E.J. Reedy, The Kauffman Foundation
We then do the work of cleaning, integrating, documenting and validating those data to create a multi-university data set that has potential value for researchers. That is pushed to Census where additional work is done with it, and then we de-identify the data to ensure confidentiality and move it into a researcher-accessible environment that we’re building right now, which will be a virtual data enclave that researchers can access under the terms of a data use agreement that’s currently being drafted. The data Census is developing will be made available to researchers through the Census Research Data Center system. Once Census data has been integrated with these administrative data, they can only be accessed under the very strict protections that the Census Bureau holds, so that’s another important partnership because Census data isn't managed by IRIS.
My aspiration for this would be to have it become the center of a national or international community of researchers working in these areas.
Ultimately, what is the upside to having all of this information? What kinds of impacts might we see for university decisions, appropriator decisions, stewardship of tax dollars, et cetera?
Reedy: It’s really very broad potentially. As an example, I already talked a little about the parts of the scientific process and the people in the process who we don’t know very much about, people like postdocs or people that are involved in nuts and bolts of carrying out a lot of this research. As we start to disentangle and give a face to all the different roles involved in the process, we can much more accurately and effectively design policy and programs to serve the different communities that are involved, and to make the process more efficient.
There’s a lot of debate around the scientific enterprise and some of the people like postdocs that are involved in kind of a shadow economy for lack of a better comparison, because they’re not very well measured and they’re not very well tracked, and yet I think they’re very important in providing contributions…It shouldn’t be missed that universities wouldn’t likely be participating if they weren’t getting new insights into their own activities, and new insights that are comparable and benchmark-able for themselves. So there are returns at the individual level, there are returns at the societal level.

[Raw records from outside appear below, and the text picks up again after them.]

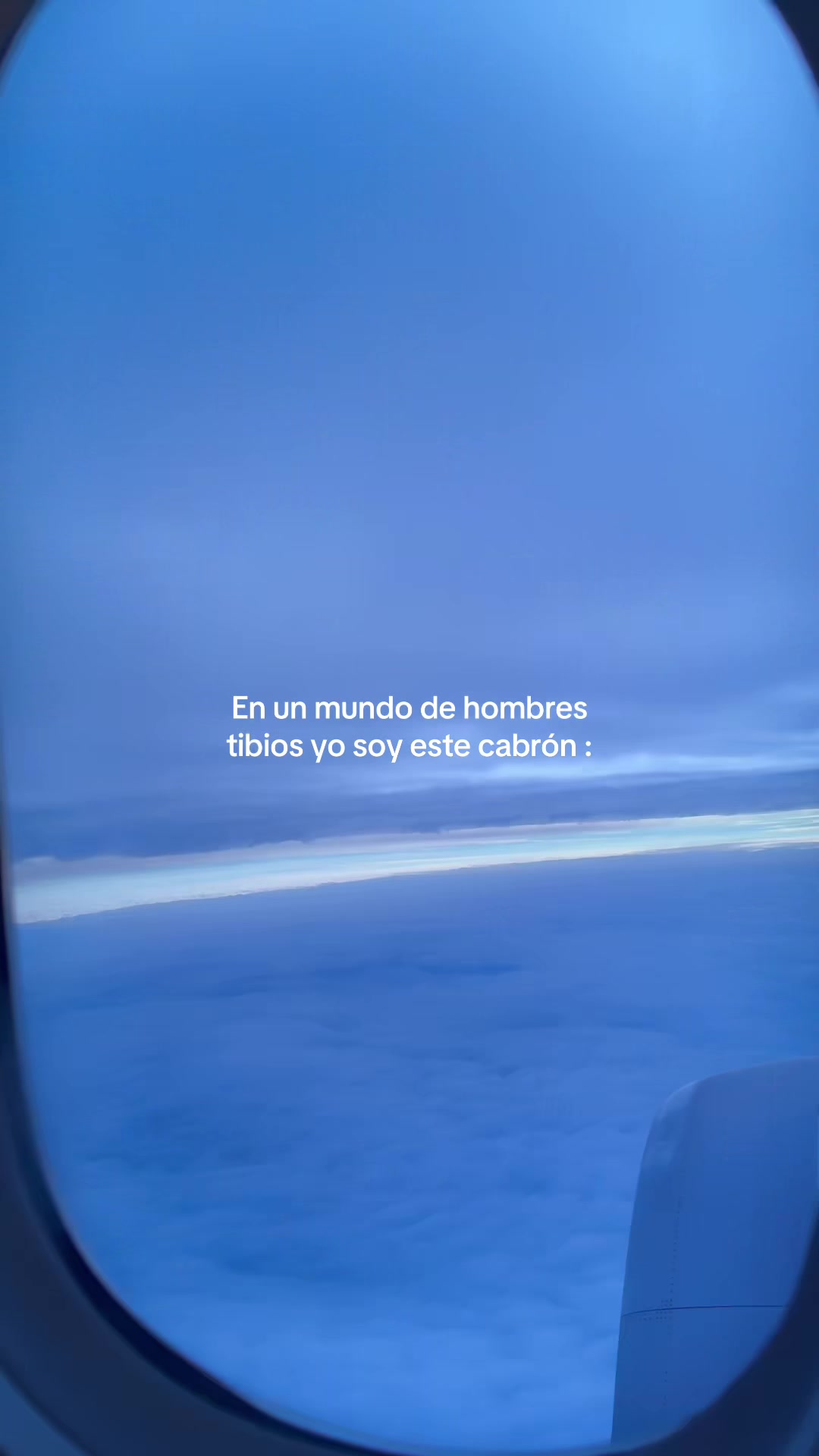@elmalibaby
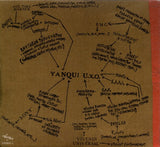 Yanqui U.X.O.
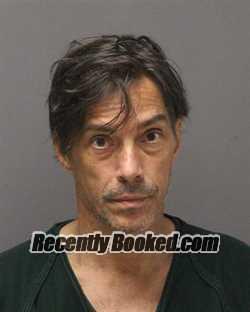 GEORGE MICHAEL RUTZ Arrest Record & Booking Info – Ocean County, New ...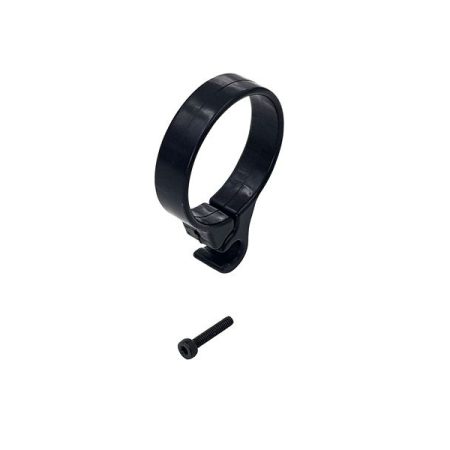 sab_goblin_raw_500_heckanlenkungsfuehrung_fuer_25mm_heckrohr_0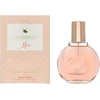 L'Oreal Gloria Vanderbilt Miss Vanderbilt EDT tualetinis vanduo moterims, 100 ml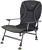 Anaconda  Kreslo Vi Lock Lounge Chair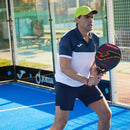 Joma Cap Running Night - Adult - Unisex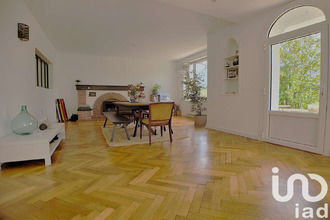 achat maison tulle 19000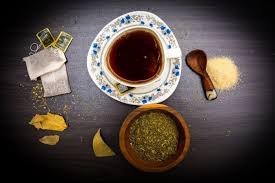 Susah bab atau sembelit ini membuat seseorang mengalami jarang buang air besar dan juga sulit untuk melakukannya. 5 Pilihan Teh Herbal Untuk Meredakan Gejala Sembelit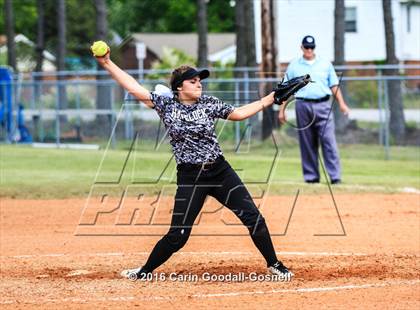 Thumbnail 3 in Jacksonville @ Havelock photogallery.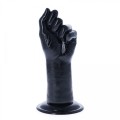 Pugno Fisting Errigal Nero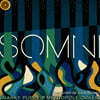 Snarky Puppy (스나키 퍼피) - Somni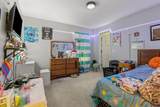 6029 Gray Fox Ln - Photo 19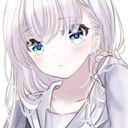 マリ
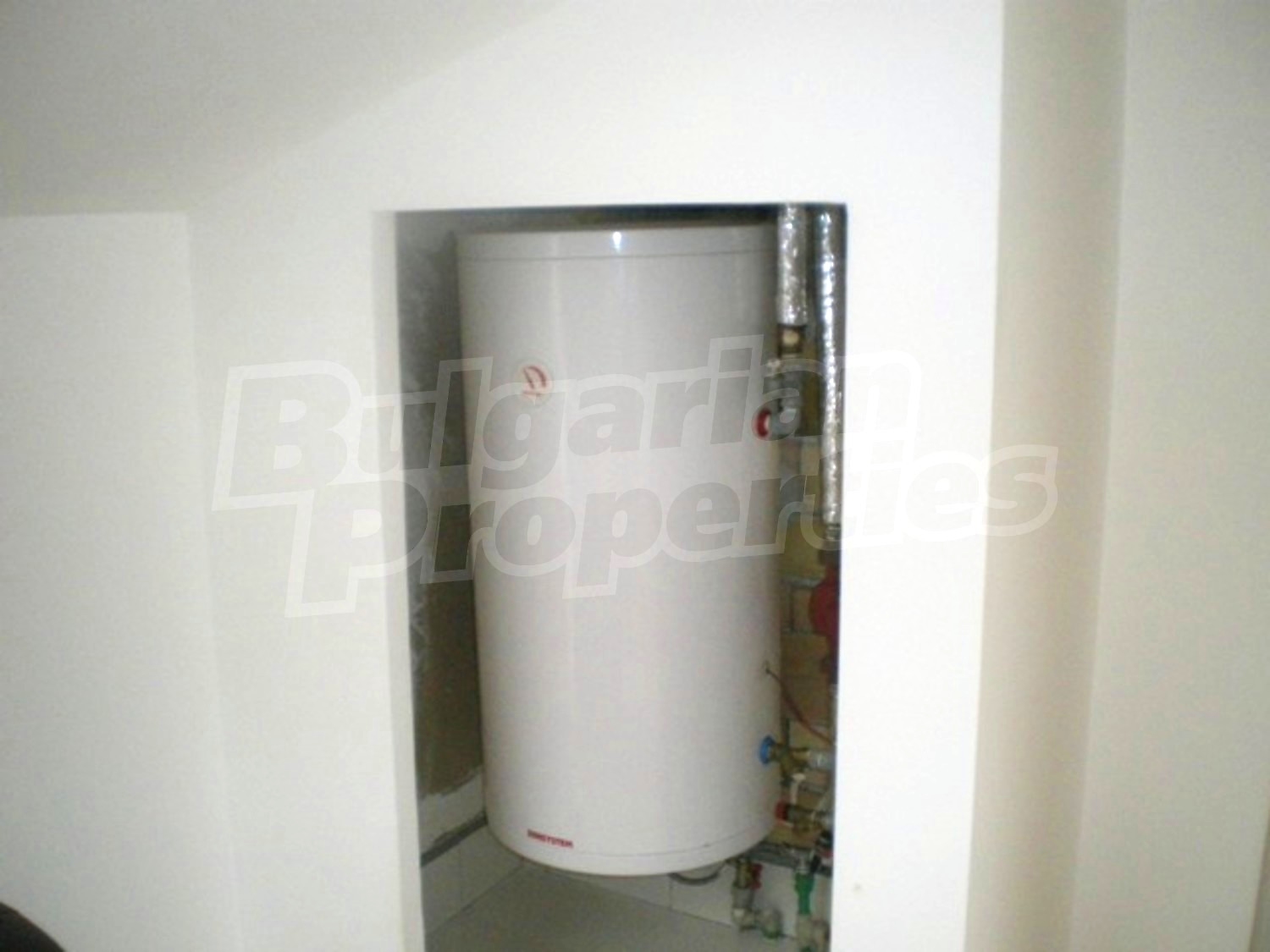 Gallery Picture 33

Owen-Smith: The only thing I’d add is, in some ways another historical genesis of this is the move started under Jack Marburger when he was the science advisor to President George W. Bush to think about what it would mean to develop a science of science and innovation policy, to think about what it would take to actually put on firm and rigorous evidentiary ground the kinds of decisions that have to get made by appropriators, that have to get made by vice presidents of research, or university presidents, or state legislatures as they’re thinking about investments in the public universities of this nation. And so I think for me the real promise of the data, the partnerships, and the scientific community we’re hoping to help support and expand is the idea that this is a place where really rich fundamental research can have pretty immediate implications for hard decisions about resources that I think are really essential for society.